▸ **SUPPLIED PASSAGE**:
## start

I have gay friends


– Morning! How was your weekend?
– Morning! Well, we went do Poland to visit my boyfriend’s family and we...
– Oh, so you have a boyfriend? That’s ok. You know, I have gay friends.
– Erm... OK... So what? I have gay friends too. And straight friends... What’s your point?

Saying “I have gay friends” might seem like a good way to show someone that you’re okay with them being gay. In reality, it mostly just shows that you’re desperately trying to show off your tolerance. It shows that you treat homosexuality as something strange, but tolerable.

But you know what kind of support do LGBTQ people really need? We just want to be treated like everyone else – that’s it. Try replacing “boyfriend” with “girlfriend” in the dialogue above. You might be surprised (”Oh, I thought you were single!”), you might get interested in the other person’s relationship (”How did you two meet?”), you might just talk abobut the actual subject of the conversation (”Cool, did you have fun on your trip?”) – but you wouldn’t comment on the other person’s heterosexuality, right?

It’s that simple – we’re just people, with similar passions, similar problems, similar relationships and the same need for love.

## end

▸ **TASK INPUT**:
## start

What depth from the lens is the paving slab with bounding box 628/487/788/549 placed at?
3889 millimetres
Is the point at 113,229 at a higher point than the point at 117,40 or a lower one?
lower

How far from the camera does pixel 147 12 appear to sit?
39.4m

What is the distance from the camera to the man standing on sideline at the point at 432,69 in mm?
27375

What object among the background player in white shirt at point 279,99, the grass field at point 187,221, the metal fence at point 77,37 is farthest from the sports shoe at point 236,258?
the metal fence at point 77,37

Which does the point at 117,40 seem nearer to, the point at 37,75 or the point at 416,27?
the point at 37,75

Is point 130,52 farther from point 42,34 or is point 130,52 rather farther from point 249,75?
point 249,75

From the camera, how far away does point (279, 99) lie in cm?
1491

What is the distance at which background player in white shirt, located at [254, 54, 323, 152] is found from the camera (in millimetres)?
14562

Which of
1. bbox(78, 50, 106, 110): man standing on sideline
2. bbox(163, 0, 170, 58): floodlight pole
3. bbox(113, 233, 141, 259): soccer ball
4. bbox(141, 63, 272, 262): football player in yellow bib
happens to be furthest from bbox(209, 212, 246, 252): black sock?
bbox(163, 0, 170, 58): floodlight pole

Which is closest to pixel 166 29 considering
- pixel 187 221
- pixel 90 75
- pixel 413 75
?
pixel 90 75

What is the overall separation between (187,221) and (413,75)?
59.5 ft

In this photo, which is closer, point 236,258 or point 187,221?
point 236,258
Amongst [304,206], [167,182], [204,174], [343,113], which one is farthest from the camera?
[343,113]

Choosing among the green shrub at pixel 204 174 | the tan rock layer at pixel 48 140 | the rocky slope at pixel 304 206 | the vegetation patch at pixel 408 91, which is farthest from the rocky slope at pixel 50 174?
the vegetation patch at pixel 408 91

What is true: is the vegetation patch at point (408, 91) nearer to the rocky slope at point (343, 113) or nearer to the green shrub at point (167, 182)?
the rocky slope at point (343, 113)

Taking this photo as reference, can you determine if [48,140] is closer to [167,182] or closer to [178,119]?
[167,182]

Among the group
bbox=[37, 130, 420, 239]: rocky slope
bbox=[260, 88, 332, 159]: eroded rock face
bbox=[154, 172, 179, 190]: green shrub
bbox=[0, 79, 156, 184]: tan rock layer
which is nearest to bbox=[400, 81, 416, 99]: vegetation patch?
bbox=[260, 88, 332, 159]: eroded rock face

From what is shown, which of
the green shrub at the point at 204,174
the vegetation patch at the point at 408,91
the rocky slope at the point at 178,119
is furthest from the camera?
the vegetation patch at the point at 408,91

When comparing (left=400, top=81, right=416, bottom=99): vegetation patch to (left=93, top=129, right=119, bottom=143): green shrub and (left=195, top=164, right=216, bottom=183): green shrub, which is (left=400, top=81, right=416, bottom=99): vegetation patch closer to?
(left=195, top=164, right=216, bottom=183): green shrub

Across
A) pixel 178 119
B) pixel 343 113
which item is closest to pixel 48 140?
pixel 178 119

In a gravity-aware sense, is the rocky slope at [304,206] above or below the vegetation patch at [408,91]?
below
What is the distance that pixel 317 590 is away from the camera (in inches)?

## end

▸ **WORK TO COMPLETE**:
**1.** Extract the piece about saying "I have gay friends" in full, word for word.
**2.** Copy the rows verbatim, starting at the line that contains "Choosing among the" and continuing through the final line of the rows.

▸ **ANSWERS BY TASK**:
**1.**
I have gay friends


– Morning! How was your weekend?
– Morning! Well, we went do Poland to visit my boyfriend’s family and we...
– Oh, so you have a boyfriend? That’s ok. You know, I have gay friends.
– Erm... OK... So what? I have gay friends too. And straight friends... What’s your point?

Saying “I have gay friends” might seem like a good way to show someone that you’re okay with them being gay. In reality, it mostly just shows that you’re desperately trying to show off your tolerance. It shows that you treat homosexuality as something strange, but tolerable.

But you know what kind of support do LGBTQ people really need? We just want to be treated like everyone else – that’s it. Try replacing “boyfriend” with “girlfriend” in the dialogue above. You might be surprised (”Oh, I thought you were single!”), you might get interested in the other person’s relationship (”How did you two meet?”), you might just talk abobut the actual subject of the conversation (”Cool, did you have fun on your trip?”) – but you wouldn’t comment on the other person’s heterosexuality, right?

It’s that simple – we’re just people, with similar passions, similar problems, similar relationships and the same need for love.

**2.**
Choosing among the green shrub at pixel 204 174 | the tan rock layer at pixel 48 140 | the rocky slope at pixel 304 206 | the vegetation patch at pixel 408 91, which is farthest from the rocky slope at pixel 50 174?
the vegetation patch at pixel 408 91

What is true: is the vegetation patch at point (408, 91) nearer to the rocky slope at point (343, 113) or nearer to the green shrub at point (167, 182)?
the rocky slope at point (343, 113)

Taking this photo as reference, can you determine if [48,140] is closer to [167,182] or closer to [178,119]?
[167,182]

Among the group
bbox=[37, 130, 420, 239]: rocky slope
bbox=[260, 88, 332, 159]: eroded rock face
bbox=[154, 172, 179, 190]: green shrub
bbox=[0, 79, 156, 184]: tan rock layer
which is nearest to bbox=[400, 81, 416, 99]: vegetation patch?
bbox=[260, 88, 332, 159]: eroded rock face

From what is shown, which of
the green shrub at the point at 204,174
the vegetation patch at the point at 408,91
the rocky slope at the point at 178,119
is furthest from the camera?
the vegetation patch at the point at 408,91

When comparing (left=400, top=81, right=416, bottom=99): vegetation patch to (left=93, top=129, right=119, bottom=143): green shrub and (left=195, top=164, right=216, bottom=183): green shrub, which is (left=400, top=81, right=416, bottom=99): vegetation patch closer to?
(left=195, top=164, right=216, bottom=183): green shrub

Across
A) pixel 178 119
B) pixel 343 113
which item is closest to pixel 48 140?
pixel 178 119

In a gravity-aware sense, is the rocky slope at [304,206] above or below the vegetation patch at [408,91]?
below
What is the distance that pixel 317 590 is away from the camera (in inches)?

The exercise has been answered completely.